• [Set problem]: Please convert the rows below, from the line containing "How far from (x=457, y=363)" through the last line of the rows, into a JSON list of strings with one string per line. Leave out blank lines.

* Start Provided data *

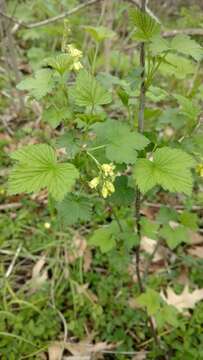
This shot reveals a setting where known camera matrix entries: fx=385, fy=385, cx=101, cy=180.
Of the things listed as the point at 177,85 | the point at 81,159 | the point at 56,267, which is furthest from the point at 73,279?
the point at 177,85

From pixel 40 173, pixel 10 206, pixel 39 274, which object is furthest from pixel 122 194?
pixel 10 206

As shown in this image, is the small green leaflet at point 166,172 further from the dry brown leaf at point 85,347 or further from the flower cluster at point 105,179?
the dry brown leaf at point 85,347

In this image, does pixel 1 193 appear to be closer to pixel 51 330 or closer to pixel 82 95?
pixel 51 330

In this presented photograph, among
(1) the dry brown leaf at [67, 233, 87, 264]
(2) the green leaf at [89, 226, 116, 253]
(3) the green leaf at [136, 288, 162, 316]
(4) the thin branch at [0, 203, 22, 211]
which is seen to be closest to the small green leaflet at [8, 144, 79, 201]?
(2) the green leaf at [89, 226, 116, 253]

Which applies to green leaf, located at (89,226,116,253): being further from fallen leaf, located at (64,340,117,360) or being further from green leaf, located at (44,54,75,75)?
green leaf, located at (44,54,75,75)

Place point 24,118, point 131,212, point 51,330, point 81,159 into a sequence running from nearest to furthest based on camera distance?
point 81,159 → point 51,330 → point 131,212 → point 24,118

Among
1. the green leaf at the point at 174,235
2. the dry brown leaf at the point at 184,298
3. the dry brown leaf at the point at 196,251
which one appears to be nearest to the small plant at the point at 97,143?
the green leaf at the point at 174,235
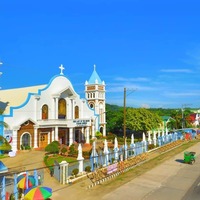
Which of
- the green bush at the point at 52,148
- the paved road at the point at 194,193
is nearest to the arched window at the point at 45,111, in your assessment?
the green bush at the point at 52,148

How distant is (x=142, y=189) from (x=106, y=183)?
280cm

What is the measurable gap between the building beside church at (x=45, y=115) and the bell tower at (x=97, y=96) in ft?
25.2

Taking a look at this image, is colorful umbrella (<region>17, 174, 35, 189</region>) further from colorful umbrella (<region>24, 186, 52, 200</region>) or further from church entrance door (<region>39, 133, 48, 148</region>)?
church entrance door (<region>39, 133, 48, 148</region>)

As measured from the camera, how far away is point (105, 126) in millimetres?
57281

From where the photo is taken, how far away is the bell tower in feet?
185

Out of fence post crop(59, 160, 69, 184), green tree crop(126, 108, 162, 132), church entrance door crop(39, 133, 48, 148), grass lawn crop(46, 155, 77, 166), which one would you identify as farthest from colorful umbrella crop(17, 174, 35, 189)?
green tree crop(126, 108, 162, 132)

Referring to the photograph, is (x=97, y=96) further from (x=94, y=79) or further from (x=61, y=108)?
(x=61, y=108)

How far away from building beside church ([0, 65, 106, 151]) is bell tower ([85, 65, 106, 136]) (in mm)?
7668

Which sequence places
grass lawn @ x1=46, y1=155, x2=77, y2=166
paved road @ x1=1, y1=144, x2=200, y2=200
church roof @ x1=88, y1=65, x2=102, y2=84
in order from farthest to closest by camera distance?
church roof @ x1=88, y1=65, x2=102, y2=84 < grass lawn @ x1=46, y1=155, x2=77, y2=166 < paved road @ x1=1, y1=144, x2=200, y2=200

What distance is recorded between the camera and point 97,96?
56.7 meters

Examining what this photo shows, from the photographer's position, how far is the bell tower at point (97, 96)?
5628 centimetres

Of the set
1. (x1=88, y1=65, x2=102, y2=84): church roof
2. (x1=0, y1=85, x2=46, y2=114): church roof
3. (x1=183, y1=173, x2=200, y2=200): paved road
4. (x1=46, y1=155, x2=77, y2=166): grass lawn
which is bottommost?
(x1=183, y1=173, x2=200, y2=200): paved road

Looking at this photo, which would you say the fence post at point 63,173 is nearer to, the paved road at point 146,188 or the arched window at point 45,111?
the paved road at point 146,188

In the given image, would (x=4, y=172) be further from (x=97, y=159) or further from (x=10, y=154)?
(x=10, y=154)
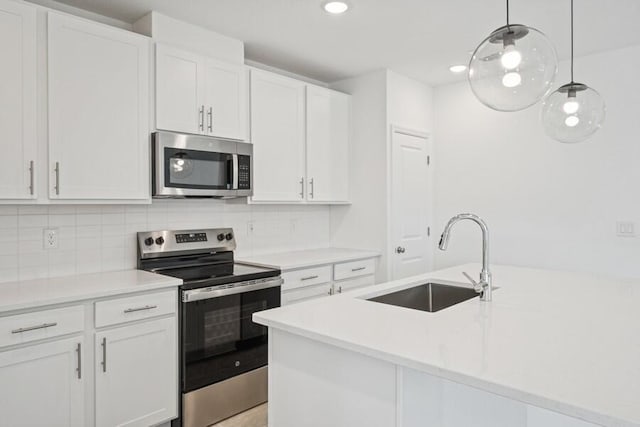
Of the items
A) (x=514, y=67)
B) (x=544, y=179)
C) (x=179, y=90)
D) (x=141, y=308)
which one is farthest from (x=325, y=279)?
(x=514, y=67)

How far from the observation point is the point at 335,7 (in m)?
2.64

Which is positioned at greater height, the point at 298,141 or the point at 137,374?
the point at 298,141

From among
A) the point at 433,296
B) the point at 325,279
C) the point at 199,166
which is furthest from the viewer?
the point at 325,279

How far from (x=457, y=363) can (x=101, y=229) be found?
2335 millimetres

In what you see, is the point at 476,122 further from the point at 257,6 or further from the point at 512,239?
the point at 257,6

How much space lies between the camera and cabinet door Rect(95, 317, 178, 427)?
2.18 meters

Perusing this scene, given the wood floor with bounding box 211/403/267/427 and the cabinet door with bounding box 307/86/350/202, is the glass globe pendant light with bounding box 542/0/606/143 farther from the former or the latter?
the wood floor with bounding box 211/403/267/427

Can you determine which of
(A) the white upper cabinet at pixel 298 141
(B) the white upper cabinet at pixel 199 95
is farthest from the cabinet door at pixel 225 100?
(A) the white upper cabinet at pixel 298 141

* End Provided data *

• [Solution to this task]:
[
  "How far from (x=457, y=363) can (x=101, y=229) be found?",
  "2335 millimetres",
  "In what you see, is the point at 476,122 further from the point at 257,6 or further from the point at 512,239?",
  "the point at 257,6",
  "How much space lies between the camera and cabinet door Rect(95, 317, 178, 427)?",
  "2.18 meters",
  "Perusing this scene, given the wood floor with bounding box 211/403/267/427 and the cabinet door with bounding box 307/86/350/202, is the glass globe pendant light with bounding box 542/0/606/143 farther from the former or the latter?",
  "the wood floor with bounding box 211/403/267/427",
  "Can you determine which of",
  "(A) the white upper cabinet at pixel 298 141",
  "(B) the white upper cabinet at pixel 199 95",
  "is farthest from the cabinet door at pixel 225 100?",
  "(A) the white upper cabinet at pixel 298 141"
]